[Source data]
"""

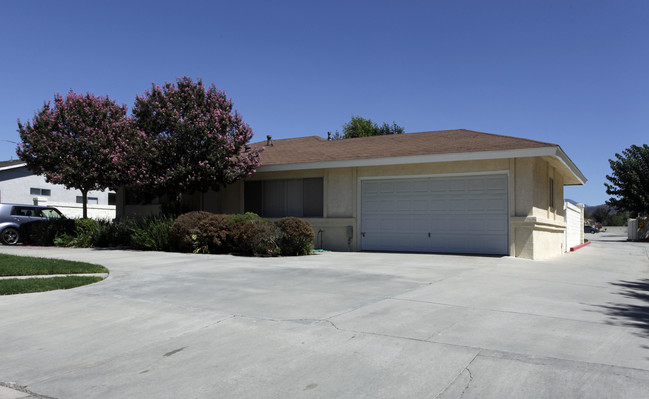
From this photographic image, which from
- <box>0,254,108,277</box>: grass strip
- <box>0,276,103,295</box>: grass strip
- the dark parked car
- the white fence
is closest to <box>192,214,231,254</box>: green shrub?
<box>0,254,108,277</box>: grass strip

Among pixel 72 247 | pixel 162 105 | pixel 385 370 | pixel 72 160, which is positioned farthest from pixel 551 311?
pixel 72 160

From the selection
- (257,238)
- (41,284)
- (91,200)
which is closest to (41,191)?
(91,200)

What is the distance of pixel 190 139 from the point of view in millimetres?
16969

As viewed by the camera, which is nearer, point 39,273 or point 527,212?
point 39,273

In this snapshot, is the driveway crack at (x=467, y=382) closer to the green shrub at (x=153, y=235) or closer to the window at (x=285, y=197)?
the green shrub at (x=153, y=235)

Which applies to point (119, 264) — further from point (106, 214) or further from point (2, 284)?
point (106, 214)

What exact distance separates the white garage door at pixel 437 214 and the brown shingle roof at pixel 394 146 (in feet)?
3.12

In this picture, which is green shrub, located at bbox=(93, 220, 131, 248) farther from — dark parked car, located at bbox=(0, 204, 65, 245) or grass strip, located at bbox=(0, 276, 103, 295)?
grass strip, located at bbox=(0, 276, 103, 295)

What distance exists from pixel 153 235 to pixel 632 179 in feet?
128

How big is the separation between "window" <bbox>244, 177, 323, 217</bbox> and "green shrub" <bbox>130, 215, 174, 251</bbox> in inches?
134

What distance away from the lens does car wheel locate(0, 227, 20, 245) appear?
68.1 ft

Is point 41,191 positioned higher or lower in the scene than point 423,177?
higher

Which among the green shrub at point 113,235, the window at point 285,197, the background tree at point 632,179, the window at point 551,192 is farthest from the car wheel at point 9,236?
the background tree at point 632,179

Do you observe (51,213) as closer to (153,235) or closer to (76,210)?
(153,235)
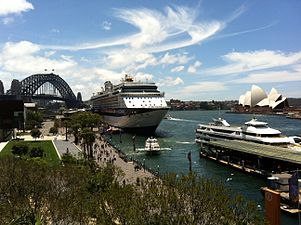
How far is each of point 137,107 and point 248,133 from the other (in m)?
50.7

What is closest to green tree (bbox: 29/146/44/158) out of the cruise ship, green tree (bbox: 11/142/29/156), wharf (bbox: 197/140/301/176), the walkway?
green tree (bbox: 11/142/29/156)

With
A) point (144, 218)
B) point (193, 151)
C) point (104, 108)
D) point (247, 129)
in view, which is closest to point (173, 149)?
point (193, 151)

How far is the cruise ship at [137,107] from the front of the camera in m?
105

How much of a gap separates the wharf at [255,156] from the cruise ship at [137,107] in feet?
124

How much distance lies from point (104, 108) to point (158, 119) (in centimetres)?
4169

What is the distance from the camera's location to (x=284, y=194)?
35312 millimetres

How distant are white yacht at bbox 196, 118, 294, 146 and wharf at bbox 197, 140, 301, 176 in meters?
1.29

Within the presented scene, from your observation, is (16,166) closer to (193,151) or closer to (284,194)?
(284,194)

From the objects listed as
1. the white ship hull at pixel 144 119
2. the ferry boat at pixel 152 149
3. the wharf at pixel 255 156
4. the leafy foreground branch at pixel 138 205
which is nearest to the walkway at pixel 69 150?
the ferry boat at pixel 152 149

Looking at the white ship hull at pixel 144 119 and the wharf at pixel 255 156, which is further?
the white ship hull at pixel 144 119

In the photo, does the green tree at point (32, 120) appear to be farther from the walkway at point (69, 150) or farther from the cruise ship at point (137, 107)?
the walkway at point (69, 150)

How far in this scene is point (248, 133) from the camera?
61.7 m

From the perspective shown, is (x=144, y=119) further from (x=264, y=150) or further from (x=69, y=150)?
(x=264, y=150)

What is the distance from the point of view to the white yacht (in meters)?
57.6
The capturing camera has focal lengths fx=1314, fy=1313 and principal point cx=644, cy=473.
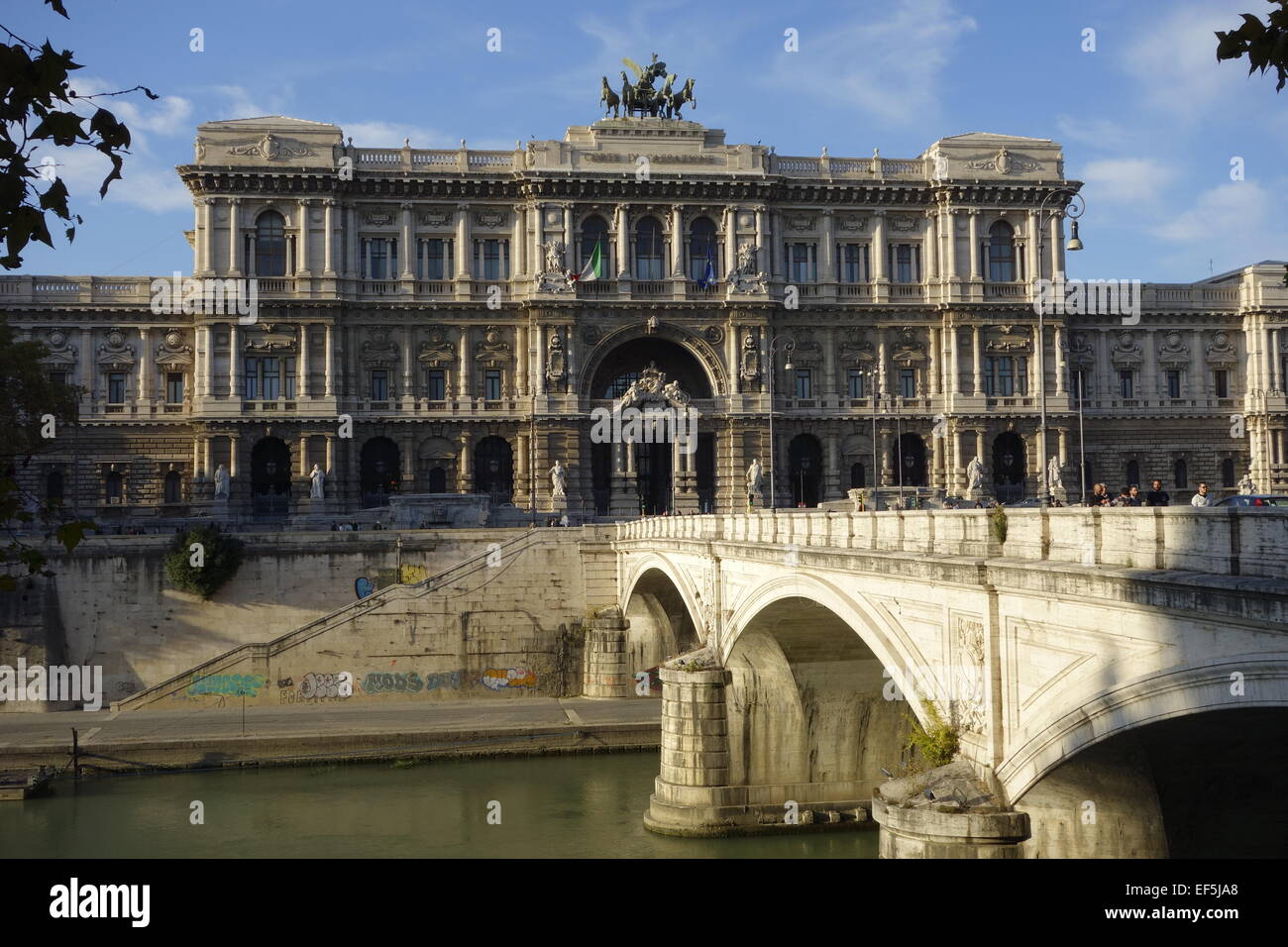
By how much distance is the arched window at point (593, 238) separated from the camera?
2714 inches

"""

### Given task
Rewrite everything in the material from the line containing "The capturing camera" down to its end as a two-column CSV headed text and answer, one row for each thing asked, with each field quoted and line breaks turned into spaces. Leave the pictures out.

### Solution to this exercise
text,answer
"The capturing camera has focal lengths fx=1314, fy=1313 and principal point cx=644, cy=473. By how much distance is the arched window at point (593, 238) separated from the camera?","2714 inches"